The National Research Council (NRC) Expert Panel Report on Prevention and Treatment of Missing Data in Clinical Trials highlighted the need for clearly defining objectives and estimands. That report sparked considerable discussion and literature on estimands and how to choose them. Importantly, consideration moved beyond missing data to include all postrandomization events that have implications for estimating quantities of interest (intercurrent events, aka ICEs). The ICH E9(R1) draft addendum builds on that research to outline key principles in choosing estimands for clinical trials, primarily with focus on confirmatory trials. This paper provides additional insights, perspectives, details, and examples to help put ICH E9(R1) into practice. Specific areas of focus include how the perspectives of different stakeholders influence the choice of estimands; the role of randomization and the intention-to-treat principle; defining the causal effects of a clearly defined treatment regimen, along with the implications this has for trial design and the generalizability of conclusions; detailed discussion of strategies for handling ICEs along with their implications and assumptions; estimands for safety objectives, time-to-event endpoints, early-phase and one-arm trials, and quality of life endpoints; and realistic examples of the thought process involved in defining estimands in specific clinical contexts.

Defining Efficacy Estimands in Clinical Trials: Examples Illustrating ICH E9(R1) Guidelines.

This paper provides examples of defining estimands in real-world scenarios following ICH E9(R1) guidelines. Detailed discussions on choosing the estimands and estimators can be found in our companion papers. Three scenarios of increasing complexity are illustrated. The first example is a proof-of-concept trial in major depressive disorder where the estimand is chosen to support the sponsor decision on whether to continue development. The second and third examples are confirmatory trials in severe asthma and rheumatoid arthritis respectively. We discuss the intercurrent events expected during each trial and how they can be handled so as to be consistent with the study objectives. The estimands discussed in these examples are not the only acceptable choices for their respective scenarios. The intent is to illustrate the key concepts rather than focus on specific choices. Emphasis is placed on following a study development process where estimands link the study objectives with data collection and analysis in a coherent manner, thereby avoiding disconnect between objectives, estimands, and analyses.

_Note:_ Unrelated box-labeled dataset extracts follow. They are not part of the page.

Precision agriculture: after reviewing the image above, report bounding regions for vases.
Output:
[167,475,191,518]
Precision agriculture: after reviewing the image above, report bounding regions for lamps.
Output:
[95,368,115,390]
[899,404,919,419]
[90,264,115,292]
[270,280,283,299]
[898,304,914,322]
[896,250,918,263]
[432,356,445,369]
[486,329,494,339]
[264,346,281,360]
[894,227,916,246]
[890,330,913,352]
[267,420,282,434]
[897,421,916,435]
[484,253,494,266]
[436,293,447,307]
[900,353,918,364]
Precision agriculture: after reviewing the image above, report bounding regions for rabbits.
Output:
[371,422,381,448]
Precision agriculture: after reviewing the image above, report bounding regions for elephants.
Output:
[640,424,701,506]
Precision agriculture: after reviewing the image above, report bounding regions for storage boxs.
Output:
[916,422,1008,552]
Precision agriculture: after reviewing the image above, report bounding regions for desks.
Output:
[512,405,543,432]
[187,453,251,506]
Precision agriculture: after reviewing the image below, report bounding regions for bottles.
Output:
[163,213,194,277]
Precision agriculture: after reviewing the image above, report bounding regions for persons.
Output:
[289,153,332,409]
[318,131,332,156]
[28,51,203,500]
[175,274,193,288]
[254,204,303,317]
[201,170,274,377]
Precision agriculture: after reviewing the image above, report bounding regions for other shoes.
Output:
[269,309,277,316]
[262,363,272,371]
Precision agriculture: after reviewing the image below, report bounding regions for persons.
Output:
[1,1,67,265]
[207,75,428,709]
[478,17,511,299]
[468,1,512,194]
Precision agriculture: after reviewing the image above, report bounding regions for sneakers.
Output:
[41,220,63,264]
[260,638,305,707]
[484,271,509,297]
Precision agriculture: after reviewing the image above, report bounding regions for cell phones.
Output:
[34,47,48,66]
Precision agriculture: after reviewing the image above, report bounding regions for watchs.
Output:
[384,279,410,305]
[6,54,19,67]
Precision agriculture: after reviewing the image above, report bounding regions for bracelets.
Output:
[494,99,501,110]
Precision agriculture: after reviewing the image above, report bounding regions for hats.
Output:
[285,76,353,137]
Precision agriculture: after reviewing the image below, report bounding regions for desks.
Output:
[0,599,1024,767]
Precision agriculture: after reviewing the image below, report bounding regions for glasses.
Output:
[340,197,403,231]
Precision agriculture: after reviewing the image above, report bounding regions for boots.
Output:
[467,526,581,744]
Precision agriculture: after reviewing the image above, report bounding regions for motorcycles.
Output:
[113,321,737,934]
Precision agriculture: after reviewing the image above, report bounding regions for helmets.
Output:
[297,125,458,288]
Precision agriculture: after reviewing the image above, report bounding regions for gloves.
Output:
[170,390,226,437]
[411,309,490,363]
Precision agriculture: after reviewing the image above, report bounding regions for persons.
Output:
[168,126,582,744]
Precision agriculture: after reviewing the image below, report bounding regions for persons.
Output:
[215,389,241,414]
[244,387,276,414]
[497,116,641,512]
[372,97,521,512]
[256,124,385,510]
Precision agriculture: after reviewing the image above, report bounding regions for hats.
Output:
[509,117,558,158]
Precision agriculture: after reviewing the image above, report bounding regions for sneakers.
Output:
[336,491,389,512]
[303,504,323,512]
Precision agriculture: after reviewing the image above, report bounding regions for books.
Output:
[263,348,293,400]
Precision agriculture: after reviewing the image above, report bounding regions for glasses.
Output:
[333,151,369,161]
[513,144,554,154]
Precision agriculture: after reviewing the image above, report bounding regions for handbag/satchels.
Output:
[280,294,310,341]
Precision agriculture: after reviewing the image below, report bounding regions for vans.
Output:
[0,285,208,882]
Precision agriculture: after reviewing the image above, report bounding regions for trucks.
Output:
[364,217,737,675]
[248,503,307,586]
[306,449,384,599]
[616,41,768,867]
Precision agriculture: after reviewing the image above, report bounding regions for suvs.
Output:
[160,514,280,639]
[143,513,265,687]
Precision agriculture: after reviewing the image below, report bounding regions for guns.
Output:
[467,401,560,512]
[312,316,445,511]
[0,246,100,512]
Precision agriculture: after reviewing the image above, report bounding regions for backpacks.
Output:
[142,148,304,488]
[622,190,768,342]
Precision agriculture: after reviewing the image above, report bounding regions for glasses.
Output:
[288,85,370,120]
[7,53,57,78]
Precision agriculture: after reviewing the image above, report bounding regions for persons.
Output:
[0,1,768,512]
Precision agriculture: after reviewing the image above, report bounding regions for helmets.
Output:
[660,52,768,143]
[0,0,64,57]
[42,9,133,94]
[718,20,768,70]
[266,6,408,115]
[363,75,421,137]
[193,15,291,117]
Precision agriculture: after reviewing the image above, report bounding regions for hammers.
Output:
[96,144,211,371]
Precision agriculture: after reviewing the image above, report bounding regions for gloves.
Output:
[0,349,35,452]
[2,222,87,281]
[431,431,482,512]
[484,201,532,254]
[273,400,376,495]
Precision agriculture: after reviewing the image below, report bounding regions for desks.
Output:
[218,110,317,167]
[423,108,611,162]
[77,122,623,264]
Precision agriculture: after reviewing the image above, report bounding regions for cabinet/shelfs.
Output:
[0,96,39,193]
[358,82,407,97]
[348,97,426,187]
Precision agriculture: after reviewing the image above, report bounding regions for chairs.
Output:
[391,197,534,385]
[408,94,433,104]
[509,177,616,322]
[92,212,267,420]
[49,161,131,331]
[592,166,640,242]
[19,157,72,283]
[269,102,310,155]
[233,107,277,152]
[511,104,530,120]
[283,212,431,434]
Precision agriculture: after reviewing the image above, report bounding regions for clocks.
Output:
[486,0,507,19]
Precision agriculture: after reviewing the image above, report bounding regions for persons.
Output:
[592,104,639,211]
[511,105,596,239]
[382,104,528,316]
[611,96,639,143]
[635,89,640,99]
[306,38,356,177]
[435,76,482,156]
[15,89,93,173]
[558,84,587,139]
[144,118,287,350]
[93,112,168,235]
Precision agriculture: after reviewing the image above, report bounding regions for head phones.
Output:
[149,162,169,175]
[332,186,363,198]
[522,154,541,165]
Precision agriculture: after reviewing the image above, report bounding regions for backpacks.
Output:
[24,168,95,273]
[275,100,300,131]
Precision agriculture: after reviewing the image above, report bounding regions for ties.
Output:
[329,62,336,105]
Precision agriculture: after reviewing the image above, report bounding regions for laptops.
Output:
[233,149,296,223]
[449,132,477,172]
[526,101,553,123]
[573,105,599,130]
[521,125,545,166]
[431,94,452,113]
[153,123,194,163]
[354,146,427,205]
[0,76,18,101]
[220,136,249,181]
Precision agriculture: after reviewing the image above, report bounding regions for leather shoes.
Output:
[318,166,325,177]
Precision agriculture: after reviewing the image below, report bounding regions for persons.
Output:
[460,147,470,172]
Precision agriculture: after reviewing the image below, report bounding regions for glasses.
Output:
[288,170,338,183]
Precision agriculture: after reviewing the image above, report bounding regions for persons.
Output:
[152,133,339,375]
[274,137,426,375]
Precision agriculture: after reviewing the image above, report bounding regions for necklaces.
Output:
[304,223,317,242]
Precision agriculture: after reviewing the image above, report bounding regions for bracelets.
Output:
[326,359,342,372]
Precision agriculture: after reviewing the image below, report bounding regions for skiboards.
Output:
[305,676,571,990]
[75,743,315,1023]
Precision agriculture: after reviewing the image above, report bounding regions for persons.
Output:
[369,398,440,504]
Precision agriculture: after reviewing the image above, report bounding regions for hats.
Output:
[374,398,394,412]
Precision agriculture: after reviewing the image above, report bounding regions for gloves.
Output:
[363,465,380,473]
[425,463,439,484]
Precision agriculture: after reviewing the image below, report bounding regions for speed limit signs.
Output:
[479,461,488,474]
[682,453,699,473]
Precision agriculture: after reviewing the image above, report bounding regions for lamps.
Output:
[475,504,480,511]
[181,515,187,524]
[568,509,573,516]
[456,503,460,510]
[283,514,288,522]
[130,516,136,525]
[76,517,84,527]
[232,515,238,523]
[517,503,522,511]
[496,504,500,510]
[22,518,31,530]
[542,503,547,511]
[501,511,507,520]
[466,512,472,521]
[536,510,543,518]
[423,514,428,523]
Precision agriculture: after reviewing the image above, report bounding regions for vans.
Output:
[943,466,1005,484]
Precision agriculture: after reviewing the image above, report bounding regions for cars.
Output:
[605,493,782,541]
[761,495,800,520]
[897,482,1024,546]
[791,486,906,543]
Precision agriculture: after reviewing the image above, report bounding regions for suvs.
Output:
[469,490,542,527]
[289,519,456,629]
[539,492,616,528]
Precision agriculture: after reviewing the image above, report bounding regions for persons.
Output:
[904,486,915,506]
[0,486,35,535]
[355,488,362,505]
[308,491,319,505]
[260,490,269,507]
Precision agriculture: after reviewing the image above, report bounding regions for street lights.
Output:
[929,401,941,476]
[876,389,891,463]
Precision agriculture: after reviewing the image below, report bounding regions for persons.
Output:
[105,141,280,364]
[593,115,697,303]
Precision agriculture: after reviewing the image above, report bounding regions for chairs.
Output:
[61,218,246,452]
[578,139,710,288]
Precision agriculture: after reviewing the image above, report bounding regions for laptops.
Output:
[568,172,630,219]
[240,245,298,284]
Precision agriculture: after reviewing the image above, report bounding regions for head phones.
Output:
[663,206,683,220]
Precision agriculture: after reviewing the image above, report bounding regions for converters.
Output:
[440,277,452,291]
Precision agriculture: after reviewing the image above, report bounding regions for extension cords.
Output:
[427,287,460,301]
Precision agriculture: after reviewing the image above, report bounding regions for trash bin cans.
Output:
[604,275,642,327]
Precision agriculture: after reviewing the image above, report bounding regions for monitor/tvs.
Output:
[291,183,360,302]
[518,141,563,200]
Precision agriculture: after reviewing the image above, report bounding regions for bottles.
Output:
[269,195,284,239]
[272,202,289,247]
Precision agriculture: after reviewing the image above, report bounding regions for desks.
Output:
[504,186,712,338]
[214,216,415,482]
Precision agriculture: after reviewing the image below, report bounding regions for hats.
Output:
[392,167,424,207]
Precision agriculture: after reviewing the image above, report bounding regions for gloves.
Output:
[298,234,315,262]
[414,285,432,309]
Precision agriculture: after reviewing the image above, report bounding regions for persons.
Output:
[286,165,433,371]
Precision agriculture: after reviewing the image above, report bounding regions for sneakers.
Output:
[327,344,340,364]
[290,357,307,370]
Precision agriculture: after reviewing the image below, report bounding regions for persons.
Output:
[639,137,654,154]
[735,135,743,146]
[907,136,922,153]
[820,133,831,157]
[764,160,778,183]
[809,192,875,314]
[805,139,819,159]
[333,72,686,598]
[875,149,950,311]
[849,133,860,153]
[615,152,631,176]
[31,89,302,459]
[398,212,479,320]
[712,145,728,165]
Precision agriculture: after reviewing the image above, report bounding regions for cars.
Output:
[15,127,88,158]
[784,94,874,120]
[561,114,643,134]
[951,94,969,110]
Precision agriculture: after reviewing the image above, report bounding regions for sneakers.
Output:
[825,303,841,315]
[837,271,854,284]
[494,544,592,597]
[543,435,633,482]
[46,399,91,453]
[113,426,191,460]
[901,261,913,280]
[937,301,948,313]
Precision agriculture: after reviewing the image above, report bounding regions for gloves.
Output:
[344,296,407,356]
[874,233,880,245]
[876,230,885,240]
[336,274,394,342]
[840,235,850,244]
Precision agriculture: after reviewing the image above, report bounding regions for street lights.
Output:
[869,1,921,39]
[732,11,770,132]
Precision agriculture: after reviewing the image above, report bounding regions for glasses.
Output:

Statistical Issues and Recommendations for Clinical Trials Conducted During the COVID-19 Pandemic.

Abstract-The COVID-19 pandemic has had and continues to have major impacts on planned and ongoing clinical trials. Its effects on trial data create multiple potential statistical issues. The scale of impact is unprecedented, but when viewed individually, many of the issues are well defined and feasible to address. A number of strategies and recommendations are put forward to assess and address issues related to estimands, missing data, validity and modifications of statistical analysis methods, need for additional analyses, ability to meet objectives and overall trial interpretability.